#### Task objective
List the men named in the ordination sermon below as the ones being ordained.

Acts 6:1-7
Prepared by Dr. John E. Marshall
For the ordination of Mark Buxton, Ken Floyd, and Dan Hedrick
Second Baptist Church, February 27, 2005

Our text has traditionally been viewed as the beginning of the office of Deacons. The early church set aside honest and wise men, full of the Holy Ghost, to minister to widows in the congregation.

These seven men, before they were ordained, already possessed the qualifications necessary to fulfill their roles. Ordination does not convey qualities. It is merely a congregation’s recognition of God’s prior choice.

Ordination simply declares a church already sees in certain men the evidence of God’s selection. We are not giving these three any new power. We are acknowledging certain functions they already perform, and qualifications they already possess.

Once we lay hands on you three men, you will become walking illustrations of our church, extensions of us all. Once we ordain you, you will become almost alter-egos to this fellowship. You are to embody individually what we are to be corporately. Thus, we are reasonable in expecting certain actions of you.

#### Record set
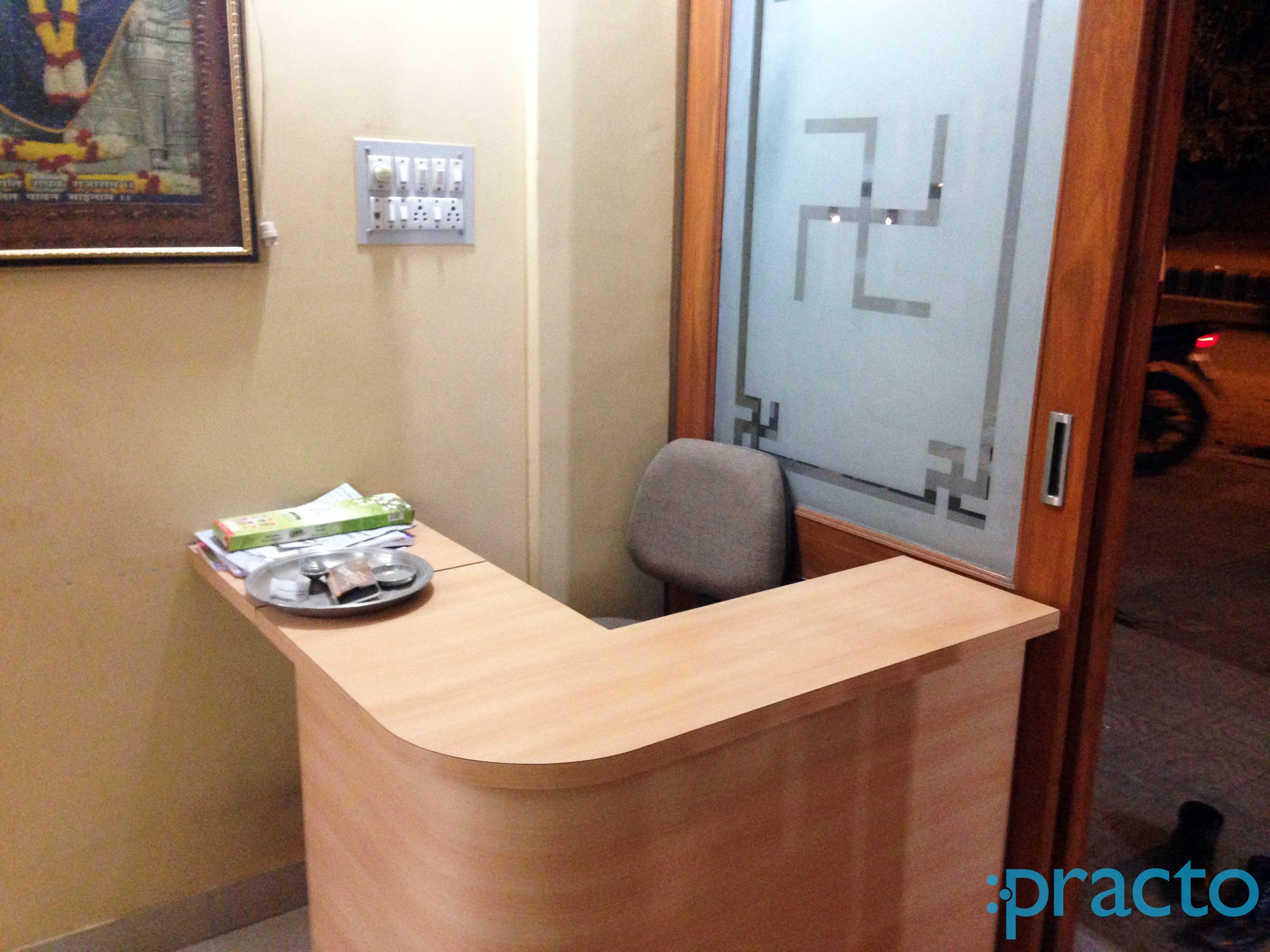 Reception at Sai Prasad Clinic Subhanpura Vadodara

...

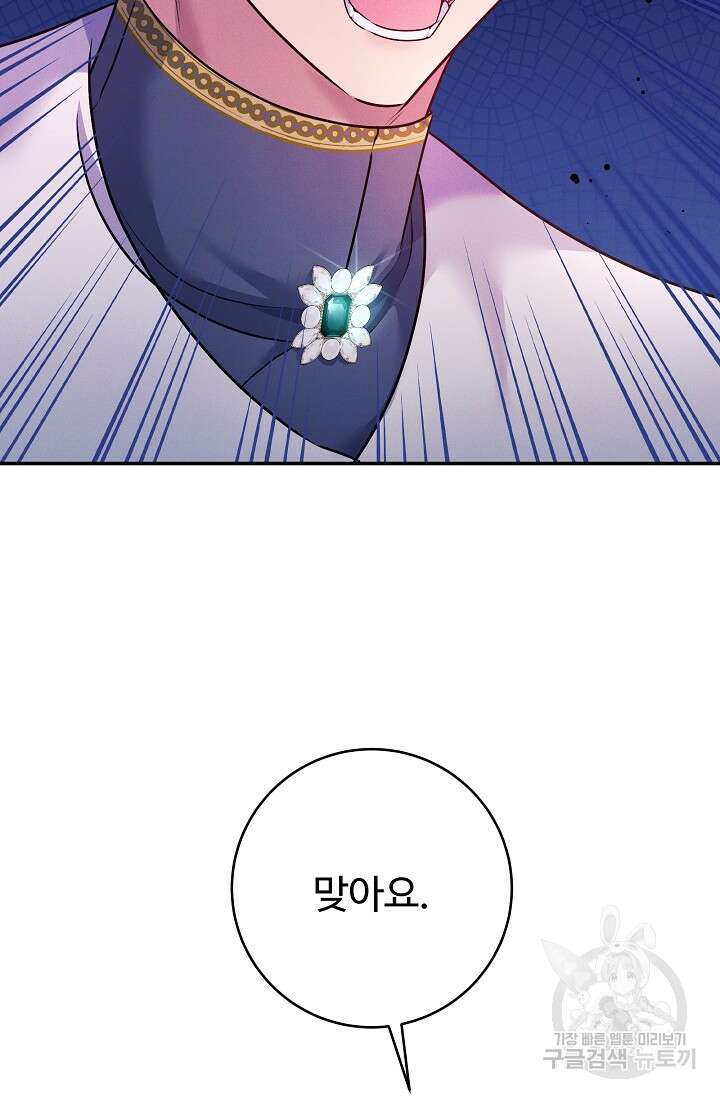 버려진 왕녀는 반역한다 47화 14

#### Written response
Mark Buxton, Ken Floyd, and Dan Hedrick